Path: utzoo!utgpu!news-server.csri.toronto.edu!rpi!zaphod.mps.ohio-state.edu!wuarchive!uwm.edu!src.honeywell.com!cim-vax.honeywell.com!tdoyle
From: tdoyle@cim-vax.honeywell.com
Newsgroups: comp.databases
Subject: Re: SQL Duplicate Row Deletion ???
Message-ID: <1991Apr3.160345.58@cim-vax.honeywell.com>
Date: 3 Apr 91 22:03:45 GMT
References: <91091.141528SYSPMZT@GECRDVM1.BITNET><1991Apr3.010838.2063@eng.ufl.edu> <DRACK.91Apr3083024@diablo.titan.tsd.arlut.utexas.edu>
Organization: Honeywell CIS
Lines: 21

In article <DRACK.91Apr3083024@diablo.titan.tsd.arlut.utexas.edu>, drack@titan.tsd.arlut.utexas.edu (Dave Rackley) writes:
> 
> I cannot justify the need for them, but in real-time data collection duplicates
> are often created by multiple sensors at a single source.  It then becomes a
> data reduction/analysis issue to remove duplicates, while recording the fact
> that duplicate data captures occurred.
> 
> Why let this happen?  Our data is always dirty--we have to clean it up before
> the customer gets his hands on it!

This may be a little esotoric, but I would suggest that the table is not
in third normal form. If the table represents data measurements from various
sensors, this would indicate that one attribute is missing from the table:
i.e. sensor-id. If the table represents simply the sequential measurement
then a date-time or a counter attribute may be required.
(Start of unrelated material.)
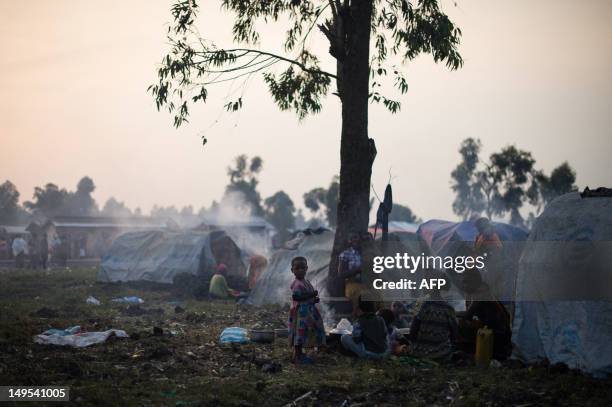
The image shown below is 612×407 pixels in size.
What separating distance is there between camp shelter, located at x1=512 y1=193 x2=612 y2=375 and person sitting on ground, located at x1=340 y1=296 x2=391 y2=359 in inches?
75.0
Once the database "correctly" models the world, then it is quite
possible, (when the user-view of the object does not include one of the
primary identifiers), that the tuple presented in the view corresponds to
more than one tuple in the original relation. But, this does not excuse the
original deficiency the relational DBMSs.